[Extracted data entries]
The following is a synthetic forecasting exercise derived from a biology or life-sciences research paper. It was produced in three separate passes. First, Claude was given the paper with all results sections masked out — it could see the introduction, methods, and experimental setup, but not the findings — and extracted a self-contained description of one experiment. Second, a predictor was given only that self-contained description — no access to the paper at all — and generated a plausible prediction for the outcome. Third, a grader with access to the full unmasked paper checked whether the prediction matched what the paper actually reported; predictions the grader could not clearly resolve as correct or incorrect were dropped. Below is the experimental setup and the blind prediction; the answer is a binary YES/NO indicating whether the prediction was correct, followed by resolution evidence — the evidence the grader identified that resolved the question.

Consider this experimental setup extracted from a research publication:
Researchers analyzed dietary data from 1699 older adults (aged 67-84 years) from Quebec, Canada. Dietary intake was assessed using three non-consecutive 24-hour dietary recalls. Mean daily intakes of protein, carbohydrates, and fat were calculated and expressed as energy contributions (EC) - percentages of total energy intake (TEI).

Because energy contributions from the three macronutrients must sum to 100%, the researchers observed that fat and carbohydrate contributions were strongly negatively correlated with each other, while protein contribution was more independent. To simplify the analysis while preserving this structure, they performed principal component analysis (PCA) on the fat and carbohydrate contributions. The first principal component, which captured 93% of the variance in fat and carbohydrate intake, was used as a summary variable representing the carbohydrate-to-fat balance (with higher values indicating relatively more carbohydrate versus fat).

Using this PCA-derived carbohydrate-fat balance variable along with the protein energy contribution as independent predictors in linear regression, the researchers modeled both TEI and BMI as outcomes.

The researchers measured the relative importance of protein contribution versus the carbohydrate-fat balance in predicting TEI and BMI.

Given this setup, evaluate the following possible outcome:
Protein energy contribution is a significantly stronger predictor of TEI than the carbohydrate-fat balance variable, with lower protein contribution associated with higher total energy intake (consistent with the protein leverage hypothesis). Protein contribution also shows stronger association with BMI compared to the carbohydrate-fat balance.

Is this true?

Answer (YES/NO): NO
...
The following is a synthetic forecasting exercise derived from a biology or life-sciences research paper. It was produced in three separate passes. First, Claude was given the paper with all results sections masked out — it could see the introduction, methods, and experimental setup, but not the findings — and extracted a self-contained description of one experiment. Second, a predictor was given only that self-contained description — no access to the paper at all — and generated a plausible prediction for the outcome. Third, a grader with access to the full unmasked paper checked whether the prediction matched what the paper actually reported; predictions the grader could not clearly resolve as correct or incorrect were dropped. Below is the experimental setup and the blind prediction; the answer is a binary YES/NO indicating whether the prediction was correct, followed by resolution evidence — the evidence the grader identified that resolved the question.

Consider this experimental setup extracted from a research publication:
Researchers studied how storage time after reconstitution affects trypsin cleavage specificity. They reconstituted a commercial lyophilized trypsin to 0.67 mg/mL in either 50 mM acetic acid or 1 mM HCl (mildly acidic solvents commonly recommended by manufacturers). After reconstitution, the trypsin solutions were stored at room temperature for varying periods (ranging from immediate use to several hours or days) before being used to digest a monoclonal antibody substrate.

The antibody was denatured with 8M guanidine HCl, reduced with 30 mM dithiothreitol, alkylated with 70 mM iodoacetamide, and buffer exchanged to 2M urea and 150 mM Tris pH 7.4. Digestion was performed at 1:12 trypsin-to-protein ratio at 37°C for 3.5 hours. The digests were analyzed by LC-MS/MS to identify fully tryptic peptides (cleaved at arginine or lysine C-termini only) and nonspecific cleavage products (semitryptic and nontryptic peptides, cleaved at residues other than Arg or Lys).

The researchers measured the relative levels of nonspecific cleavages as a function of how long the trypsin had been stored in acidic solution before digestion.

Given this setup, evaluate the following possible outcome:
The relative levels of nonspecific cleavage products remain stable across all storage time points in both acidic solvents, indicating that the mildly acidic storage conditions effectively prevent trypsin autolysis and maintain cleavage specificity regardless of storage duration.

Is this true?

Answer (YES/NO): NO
--
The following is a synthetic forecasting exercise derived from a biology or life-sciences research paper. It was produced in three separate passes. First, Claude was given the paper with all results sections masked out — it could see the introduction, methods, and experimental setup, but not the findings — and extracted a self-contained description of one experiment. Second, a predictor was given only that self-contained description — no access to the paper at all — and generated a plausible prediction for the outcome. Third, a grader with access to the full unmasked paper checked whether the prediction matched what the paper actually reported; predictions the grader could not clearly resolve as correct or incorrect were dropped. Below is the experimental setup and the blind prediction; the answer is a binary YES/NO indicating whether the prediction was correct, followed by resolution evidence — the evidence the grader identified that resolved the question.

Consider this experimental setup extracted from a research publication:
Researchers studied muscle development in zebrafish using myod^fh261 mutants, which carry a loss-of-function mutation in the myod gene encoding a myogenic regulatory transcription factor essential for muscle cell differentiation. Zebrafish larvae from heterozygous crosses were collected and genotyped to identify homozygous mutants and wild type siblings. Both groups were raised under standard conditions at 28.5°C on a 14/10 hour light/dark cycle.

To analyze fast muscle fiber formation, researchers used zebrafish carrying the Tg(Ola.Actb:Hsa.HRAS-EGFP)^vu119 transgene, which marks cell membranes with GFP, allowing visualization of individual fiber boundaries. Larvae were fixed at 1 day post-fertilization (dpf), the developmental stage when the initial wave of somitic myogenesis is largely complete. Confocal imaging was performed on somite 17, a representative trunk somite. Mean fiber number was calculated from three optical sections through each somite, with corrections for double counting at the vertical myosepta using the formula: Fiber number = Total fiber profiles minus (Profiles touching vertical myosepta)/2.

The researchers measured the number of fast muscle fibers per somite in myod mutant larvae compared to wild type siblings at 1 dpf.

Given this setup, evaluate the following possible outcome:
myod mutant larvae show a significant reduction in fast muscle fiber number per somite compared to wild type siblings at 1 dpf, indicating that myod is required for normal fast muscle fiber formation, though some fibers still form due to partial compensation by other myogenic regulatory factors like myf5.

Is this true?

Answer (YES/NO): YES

#### TASK DETAILS:
Where a line above contains the word "before", copy that line.

#### WRITTEN SOLUTION:
Researchers studied how storage time after reconstitution affects trypsin cleavage specificity. They reconstituted a commercial lyophilized trypsin to 0.67 mg/mL in either 50 mM acetic acid or 1 mM HCl (mildly acidic solvents commonly recommended by manufacturers). After reconstitution, the trypsin solutions were stored at room temperature for varying periods (ranging from immediate use to several hours or days) before being used to digest a monoclonal antibody substrate.
The researchers measured the relative levels of nonspecific cleavages as a function of how long the trypsin had been stored in acidic solution before digestion.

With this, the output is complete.